Danielle McCool

Utrecht University
Department of Methodology and Statistics

In 2022, Danielle McCool defended her thesis ‘Addressing missing data in human movement trajectories‘ at Utrecht University.

Project

Using surveys and smartphone sensors to produce time use and travel statistics

This project considers as its broad focus the integration of mobile device sensors with more traditional survey methods with the ultimate goal of developing methodology for alignment between modes for official statistics. There are many areas of research that are concerned withbehavior that exists in a continuous context but which have relied upon either sampling or recall methods to approximate the underlying behavior of interest. As an illustrative example, consider travel movement behavior. General patterns of travel behavior may be of interest to a governmental body, who may require aggregate statistics to make governmental infrastructure decisions. Given access to every individual’s precise location, no statistical methods would be required for making statements about the number of persons using public transportation on a given week. Conceding that we have access neither to all members of the population, nor to their precise location at each moment in time, these official travel statistics are usually generated both by generalizing intelligently across samples of persons as well as samples of time. This is often accomplished by studies in diary format that require respondents to recall all trips made during a day.

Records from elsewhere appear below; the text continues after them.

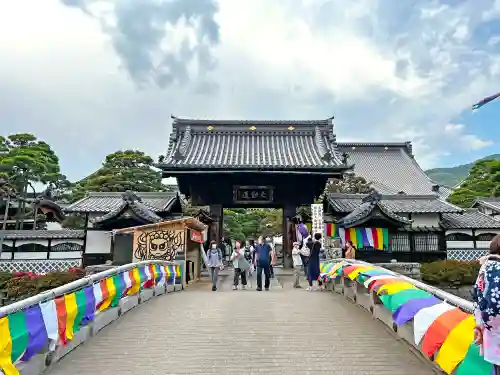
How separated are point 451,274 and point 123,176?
25.5 m

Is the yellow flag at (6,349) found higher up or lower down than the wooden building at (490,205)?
lower down

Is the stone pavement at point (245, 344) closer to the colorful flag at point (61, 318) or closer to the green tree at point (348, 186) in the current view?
the colorful flag at point (61, 318)

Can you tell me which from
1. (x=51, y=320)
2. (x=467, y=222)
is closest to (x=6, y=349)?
(x=51, y=320)

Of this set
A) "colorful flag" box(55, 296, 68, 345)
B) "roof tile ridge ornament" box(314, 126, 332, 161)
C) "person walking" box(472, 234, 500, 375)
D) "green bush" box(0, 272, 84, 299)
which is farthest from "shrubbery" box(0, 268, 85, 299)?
"person walking" box(472, 234, 500, 375)

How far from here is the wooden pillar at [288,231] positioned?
65.5 feet

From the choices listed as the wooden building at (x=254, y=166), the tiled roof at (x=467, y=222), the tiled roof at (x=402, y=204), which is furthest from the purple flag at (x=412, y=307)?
the tiled roof at (x=467, y=222)

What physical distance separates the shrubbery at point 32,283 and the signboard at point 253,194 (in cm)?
813

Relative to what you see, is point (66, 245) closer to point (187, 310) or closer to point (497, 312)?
point (187, 310)

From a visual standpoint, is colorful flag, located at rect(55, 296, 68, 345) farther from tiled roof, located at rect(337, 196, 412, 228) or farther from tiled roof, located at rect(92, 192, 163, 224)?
tiled roof, located at rect(337, 196, 412, 228)

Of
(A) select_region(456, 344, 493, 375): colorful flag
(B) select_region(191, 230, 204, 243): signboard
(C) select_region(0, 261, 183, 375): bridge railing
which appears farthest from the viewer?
(B) select_region(191, 230, 204, 243): signboard

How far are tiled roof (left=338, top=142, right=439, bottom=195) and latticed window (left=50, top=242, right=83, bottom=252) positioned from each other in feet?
105

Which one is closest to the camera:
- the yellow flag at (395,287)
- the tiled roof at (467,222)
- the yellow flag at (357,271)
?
the yellow flag at (395,287)

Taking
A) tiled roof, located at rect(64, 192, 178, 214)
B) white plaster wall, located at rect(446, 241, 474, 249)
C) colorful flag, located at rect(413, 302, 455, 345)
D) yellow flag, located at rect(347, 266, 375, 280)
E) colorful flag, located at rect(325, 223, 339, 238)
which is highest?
tiled roof, located at rect(64, 192, 178, 214)

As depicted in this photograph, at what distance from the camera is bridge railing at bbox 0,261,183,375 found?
14.5ft
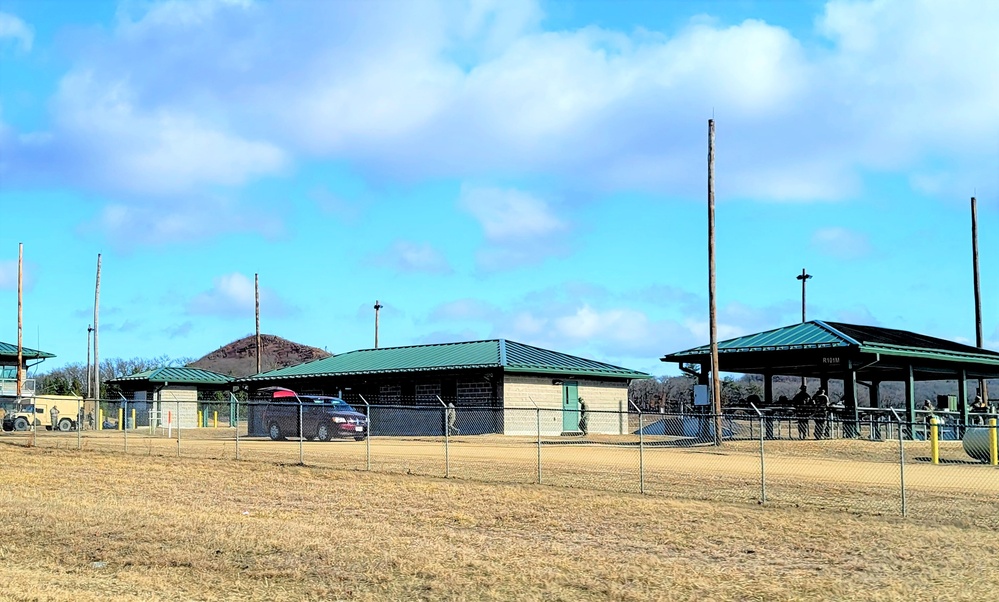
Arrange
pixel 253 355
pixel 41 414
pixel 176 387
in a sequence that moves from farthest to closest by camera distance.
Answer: pixel 253 355 < pixel 176 387 < pixel 41 414

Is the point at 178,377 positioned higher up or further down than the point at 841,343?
further down

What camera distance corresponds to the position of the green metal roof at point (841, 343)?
32.6 metres

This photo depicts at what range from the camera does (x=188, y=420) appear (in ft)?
174

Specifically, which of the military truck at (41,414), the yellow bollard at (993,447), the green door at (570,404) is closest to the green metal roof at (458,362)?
the green door at (570,404)

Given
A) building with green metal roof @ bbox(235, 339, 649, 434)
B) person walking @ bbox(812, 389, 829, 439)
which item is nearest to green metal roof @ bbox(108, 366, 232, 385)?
building with green metal roof @ bbox(235, 339, 649, 434)

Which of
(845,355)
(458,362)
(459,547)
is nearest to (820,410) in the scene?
(845,355)

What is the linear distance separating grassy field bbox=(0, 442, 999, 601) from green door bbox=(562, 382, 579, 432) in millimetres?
22994

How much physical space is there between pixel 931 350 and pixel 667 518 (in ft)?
75.1

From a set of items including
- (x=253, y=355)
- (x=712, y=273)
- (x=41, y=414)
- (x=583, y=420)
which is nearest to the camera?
(x=712, y=273)

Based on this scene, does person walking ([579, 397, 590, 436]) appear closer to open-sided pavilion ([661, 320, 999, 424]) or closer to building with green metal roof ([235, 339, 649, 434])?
building with green metal roof ([235, 339, 649, 434])

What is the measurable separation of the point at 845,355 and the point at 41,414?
3294 centimetres

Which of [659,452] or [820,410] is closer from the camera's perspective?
[659,452]

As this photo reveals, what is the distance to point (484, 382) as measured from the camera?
40.4m

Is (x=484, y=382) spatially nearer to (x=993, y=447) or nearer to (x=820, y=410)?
(x=820, y=410)
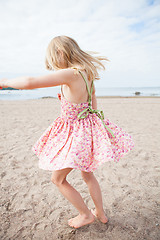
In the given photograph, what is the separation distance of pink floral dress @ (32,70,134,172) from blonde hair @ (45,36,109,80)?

This current methodology, known as the travel diary study, has been well established over decades of studies, but comes with known compromises. Because they are based on self-recall data, they are often biased, with respondents misreporting trip characteristics or rounding times and distances for ease of calculation. Furthermore, they are cumbersome and require no small amount of data entry, which decreases participation and is also known to increase the likelihood that those who do participate will leave out smaller trips.  By including sensor data in the methodology, we aim to address these problems by increasing the precision and frequency of location measurement and by extending the survey instrument to access larger swaths of the population by reducing deployment and participation costs. The reduced burden also enables us to track participants’ habits over longer periods of time, which allows for more fine-grained answers to questions about travel behavior.

While sensor data seem to offer many fields much in the way of increased quantity and precision of data, there are known issues. Location data is susceptible to errors at multiple levels. Data can be missing for a range of reasons related either to personal or device characteristics. The expectation is that missing data from various sources will require differential treatment that will also impact the method of addressing the other missing data. Consider the difference, for example, between complete unit nonresponse versus incidentally leaving one’s phone at home versus a device dying mid-trip. Although all three are sources of missingness, the overall effect on outcome measures is likely to be quite different, and the methodology employed to address each will vary as well. It would be impossible for us to impute the route through space taken by a person for whom no data has been collected. However, the missing spatial data for dropped measurements on either side of a tunnel could very well be imputed on the basis of known map characteristics. It may also be possible to impute longer stretches of missing data, given that a person travels a single route with some frequency. One aim of this project is to determine the limits of what we are able to do with missing data, given the additional dimensions of space and time inherent in semi-continuous sensor data.

The first two articles arising from this project seek to evaluate experimental microdata collected in a field test of a travel diary application in November and December 2018 at Statistics Netherlands. The combination of register data for two-thousand participants invited to the study and the data generated by over six hundred respondents will be used in order to develop methodology for identifying, categorizing and reducing the impact of missing and erroneous data. Further evaluations investigating the extent to which the collected sensor data differs from the data collected in previous official surveys may also form part of this project in a separate article. In line with the overall goals of evaluating and improving the use of sensor data, a future two papers are proposed on the integration of sensor data in time use studies where the issues with the usage of geospatial data to provide more detailed information will require similar modeling and correction for nonresponse but may add new features such as utilizing location coordinates to evaluate and correct for missing annotative data.

Supervisors

Prof. dr. Barry Schouten, dr. Peter Lugtig

Financed by

Waarneem-Innovatie Netwerk (CBS/UU)

Period

15 July 2018 – 15 July 2022